[Data items]
---+---
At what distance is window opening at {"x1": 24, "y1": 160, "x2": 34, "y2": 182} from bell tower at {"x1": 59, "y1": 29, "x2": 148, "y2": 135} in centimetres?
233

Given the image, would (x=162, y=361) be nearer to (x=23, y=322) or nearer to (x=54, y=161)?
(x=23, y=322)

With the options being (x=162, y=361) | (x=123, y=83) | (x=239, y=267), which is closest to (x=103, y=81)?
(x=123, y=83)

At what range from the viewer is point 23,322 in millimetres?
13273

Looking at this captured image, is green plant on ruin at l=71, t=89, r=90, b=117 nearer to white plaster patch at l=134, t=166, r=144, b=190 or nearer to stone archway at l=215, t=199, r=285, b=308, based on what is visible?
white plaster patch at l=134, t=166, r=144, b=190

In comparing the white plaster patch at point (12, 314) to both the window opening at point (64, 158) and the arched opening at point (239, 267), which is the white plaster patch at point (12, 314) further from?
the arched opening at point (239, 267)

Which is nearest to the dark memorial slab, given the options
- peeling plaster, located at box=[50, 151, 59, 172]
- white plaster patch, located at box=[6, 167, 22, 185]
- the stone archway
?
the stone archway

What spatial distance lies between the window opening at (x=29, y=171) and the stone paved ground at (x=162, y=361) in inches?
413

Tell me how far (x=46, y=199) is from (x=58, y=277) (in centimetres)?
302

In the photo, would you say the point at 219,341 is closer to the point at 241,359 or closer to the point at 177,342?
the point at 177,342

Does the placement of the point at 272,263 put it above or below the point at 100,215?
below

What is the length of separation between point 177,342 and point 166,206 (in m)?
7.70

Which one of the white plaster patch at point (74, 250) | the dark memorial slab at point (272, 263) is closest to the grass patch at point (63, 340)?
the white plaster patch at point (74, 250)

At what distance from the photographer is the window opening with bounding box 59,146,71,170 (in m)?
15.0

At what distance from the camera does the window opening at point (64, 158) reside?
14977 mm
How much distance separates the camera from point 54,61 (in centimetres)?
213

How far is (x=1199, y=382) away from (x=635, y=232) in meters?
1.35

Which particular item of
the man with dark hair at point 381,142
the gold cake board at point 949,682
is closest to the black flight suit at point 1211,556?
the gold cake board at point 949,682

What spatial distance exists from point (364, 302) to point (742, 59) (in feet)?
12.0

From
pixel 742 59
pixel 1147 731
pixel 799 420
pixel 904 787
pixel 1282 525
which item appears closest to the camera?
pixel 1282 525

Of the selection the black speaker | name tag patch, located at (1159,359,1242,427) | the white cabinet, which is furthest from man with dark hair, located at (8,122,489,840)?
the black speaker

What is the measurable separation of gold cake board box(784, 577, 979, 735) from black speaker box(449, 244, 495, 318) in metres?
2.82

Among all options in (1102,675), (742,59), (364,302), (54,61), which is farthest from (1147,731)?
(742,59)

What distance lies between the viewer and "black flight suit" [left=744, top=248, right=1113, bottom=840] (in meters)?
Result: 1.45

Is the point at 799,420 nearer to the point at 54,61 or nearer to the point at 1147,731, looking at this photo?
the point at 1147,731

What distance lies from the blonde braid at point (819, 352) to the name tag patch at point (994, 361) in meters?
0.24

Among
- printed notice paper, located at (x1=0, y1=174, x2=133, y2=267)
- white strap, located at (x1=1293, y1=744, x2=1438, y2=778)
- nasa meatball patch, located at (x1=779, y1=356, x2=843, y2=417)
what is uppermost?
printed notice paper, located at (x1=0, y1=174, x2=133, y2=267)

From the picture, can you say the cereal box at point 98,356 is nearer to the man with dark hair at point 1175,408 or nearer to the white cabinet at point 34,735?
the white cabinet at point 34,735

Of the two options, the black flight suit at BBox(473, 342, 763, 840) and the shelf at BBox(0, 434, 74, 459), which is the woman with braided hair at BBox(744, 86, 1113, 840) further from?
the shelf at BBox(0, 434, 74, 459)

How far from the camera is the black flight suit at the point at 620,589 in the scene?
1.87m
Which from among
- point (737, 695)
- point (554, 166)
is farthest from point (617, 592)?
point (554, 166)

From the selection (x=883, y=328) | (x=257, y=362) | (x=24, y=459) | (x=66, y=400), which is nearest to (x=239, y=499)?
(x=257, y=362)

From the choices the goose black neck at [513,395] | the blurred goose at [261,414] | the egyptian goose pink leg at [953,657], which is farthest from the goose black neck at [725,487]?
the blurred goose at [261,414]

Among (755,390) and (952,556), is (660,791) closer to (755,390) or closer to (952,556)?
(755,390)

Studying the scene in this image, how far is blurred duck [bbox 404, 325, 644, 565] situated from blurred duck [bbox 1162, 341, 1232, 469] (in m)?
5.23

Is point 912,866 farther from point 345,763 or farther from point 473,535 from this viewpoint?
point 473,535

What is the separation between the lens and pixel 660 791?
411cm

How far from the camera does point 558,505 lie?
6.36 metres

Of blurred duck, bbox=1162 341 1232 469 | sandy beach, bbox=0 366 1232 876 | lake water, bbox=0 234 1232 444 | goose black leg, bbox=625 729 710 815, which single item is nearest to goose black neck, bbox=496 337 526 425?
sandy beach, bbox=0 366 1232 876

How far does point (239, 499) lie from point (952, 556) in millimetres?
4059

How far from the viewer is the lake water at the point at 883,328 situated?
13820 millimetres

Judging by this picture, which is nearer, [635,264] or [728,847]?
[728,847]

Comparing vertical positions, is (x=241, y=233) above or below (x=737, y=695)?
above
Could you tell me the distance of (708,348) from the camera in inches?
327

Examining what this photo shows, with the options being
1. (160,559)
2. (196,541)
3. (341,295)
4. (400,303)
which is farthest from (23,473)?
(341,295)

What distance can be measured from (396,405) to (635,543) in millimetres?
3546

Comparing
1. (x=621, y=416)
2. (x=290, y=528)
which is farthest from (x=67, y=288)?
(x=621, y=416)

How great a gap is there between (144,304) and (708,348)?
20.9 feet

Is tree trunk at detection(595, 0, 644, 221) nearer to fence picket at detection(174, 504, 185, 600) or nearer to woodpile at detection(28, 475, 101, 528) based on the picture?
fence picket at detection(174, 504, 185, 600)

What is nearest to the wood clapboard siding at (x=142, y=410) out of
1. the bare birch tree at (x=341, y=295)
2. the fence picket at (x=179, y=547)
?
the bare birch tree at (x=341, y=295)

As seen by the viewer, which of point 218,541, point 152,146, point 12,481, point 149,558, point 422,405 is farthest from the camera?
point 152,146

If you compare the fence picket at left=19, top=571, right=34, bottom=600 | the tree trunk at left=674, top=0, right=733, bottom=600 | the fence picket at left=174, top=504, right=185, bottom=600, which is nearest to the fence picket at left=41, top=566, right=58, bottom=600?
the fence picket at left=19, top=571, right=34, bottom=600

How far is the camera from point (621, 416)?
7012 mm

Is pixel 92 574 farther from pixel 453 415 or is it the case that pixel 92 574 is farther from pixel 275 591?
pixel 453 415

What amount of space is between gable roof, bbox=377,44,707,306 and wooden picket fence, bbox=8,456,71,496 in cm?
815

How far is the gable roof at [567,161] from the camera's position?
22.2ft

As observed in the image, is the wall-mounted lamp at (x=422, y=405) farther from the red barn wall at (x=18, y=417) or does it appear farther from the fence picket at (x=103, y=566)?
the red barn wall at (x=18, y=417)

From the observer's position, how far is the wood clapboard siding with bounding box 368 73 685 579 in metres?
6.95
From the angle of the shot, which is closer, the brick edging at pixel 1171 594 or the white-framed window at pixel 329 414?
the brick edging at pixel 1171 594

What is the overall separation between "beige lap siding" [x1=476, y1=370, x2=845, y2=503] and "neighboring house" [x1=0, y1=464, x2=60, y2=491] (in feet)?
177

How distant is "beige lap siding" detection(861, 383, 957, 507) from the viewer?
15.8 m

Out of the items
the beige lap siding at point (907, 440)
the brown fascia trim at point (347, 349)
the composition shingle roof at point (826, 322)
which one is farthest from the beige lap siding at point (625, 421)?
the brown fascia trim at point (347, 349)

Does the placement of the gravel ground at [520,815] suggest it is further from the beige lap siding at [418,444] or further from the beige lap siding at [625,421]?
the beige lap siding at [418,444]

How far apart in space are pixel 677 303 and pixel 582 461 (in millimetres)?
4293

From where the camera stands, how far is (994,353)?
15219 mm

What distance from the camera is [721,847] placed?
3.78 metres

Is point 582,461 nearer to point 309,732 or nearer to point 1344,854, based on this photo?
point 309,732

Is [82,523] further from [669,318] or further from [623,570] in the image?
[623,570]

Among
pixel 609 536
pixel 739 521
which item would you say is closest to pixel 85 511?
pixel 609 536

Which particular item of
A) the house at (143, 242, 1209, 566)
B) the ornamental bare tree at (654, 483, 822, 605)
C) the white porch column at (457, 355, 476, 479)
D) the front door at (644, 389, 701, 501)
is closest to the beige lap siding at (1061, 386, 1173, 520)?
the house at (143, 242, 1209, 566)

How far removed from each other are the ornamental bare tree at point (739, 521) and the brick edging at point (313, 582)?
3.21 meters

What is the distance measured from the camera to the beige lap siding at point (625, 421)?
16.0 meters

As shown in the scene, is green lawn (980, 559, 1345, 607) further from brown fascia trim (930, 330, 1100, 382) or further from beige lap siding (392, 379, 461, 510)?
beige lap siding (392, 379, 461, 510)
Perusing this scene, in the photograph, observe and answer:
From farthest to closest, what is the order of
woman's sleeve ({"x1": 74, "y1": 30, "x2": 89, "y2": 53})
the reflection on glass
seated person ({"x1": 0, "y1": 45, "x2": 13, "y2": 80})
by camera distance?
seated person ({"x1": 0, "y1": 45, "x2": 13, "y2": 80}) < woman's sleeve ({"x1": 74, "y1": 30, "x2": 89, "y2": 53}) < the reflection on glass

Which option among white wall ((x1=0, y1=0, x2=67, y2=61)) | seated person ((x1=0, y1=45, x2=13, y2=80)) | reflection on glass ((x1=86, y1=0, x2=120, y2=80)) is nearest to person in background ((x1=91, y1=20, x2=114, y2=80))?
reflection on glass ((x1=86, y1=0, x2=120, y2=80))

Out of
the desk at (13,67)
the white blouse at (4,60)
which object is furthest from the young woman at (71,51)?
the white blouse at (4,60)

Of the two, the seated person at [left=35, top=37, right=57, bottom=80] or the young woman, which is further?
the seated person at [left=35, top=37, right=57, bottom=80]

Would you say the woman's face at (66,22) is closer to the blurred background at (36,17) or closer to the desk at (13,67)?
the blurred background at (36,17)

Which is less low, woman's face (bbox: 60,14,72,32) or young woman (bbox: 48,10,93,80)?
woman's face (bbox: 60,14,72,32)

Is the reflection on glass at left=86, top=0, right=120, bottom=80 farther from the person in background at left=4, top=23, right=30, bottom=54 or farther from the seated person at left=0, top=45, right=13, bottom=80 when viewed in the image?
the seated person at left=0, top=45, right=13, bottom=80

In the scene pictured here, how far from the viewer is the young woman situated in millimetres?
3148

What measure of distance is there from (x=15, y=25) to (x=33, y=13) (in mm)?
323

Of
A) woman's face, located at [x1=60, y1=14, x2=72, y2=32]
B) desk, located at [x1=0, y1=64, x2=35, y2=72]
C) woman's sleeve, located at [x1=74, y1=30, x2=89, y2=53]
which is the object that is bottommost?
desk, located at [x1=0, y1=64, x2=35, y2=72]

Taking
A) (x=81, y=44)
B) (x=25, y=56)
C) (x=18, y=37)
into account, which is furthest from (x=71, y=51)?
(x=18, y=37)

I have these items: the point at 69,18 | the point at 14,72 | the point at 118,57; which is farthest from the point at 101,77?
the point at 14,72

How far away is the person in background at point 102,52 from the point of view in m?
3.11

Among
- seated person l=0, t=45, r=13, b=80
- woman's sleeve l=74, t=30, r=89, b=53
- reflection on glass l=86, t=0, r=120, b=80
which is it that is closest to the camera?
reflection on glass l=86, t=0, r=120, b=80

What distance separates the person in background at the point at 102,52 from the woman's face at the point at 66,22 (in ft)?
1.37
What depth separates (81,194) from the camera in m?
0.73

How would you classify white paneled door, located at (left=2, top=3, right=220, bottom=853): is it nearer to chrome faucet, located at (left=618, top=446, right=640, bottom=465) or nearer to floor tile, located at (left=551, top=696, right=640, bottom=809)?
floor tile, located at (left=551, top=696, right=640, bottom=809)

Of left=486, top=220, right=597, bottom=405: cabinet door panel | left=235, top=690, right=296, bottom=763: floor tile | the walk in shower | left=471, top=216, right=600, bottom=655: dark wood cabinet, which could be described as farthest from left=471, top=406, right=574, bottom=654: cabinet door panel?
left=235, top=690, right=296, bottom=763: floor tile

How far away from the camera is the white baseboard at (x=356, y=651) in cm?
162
---+---
STATED EXERCISE
Extract the closing run of lines, starting with the one containing "I have these" and ending at the last, exactly as written.

SOLVED EXERCISE
I have these items: the point at 69,18 | the point at 14,72 | the point at 118,57; which is farthest from the point at 101,77?
the point at 14,72

How far away is the person in background at point 102,52 from the point of view in m?
3.11

Among
- seated person l=0, t=45, r=13, b=80
- woman's sleeve l=74, t=30, r=89, b=53
- reflection on glass l=86, t=0, r=120, b=80
which is it that is closest to the camera?
reflection on glass l=86, t=0, r=120, b=80

What distance separates the person in background at the point at 102,52 from the woman's face at the point at 66,22 (in ft)?
1.37
What depth separates (81,194) from the camera in m?
0.73

How would you classify white paneled door, located at (left=2, top=3, right=220, bottom=853): is it nearer to chrome faucet, located at (left=618, top=446, right=640, bottom=465) or nearer to floor tile, located at (left=551, top=696, right=640, bottom=809)?
floor tile, located at (left=551, top=696, right=640, bottom=809)

Of left=486, top=220, right=597, bottom=405: cabinet door panel | left=235, top=690, right=296, bottom=763: floor tile | the walk in shower | left=471, top=216, right=600, bottom=655: dark wood cabinet, which could be described as farthest from left=471, top=406, right=574, bottom=654: cabinet door panel?
left=235, top=690, right=296, bottom=763: floor tile

How far away from the camera is the white baseboard at (x=356, y=651) in cm?
162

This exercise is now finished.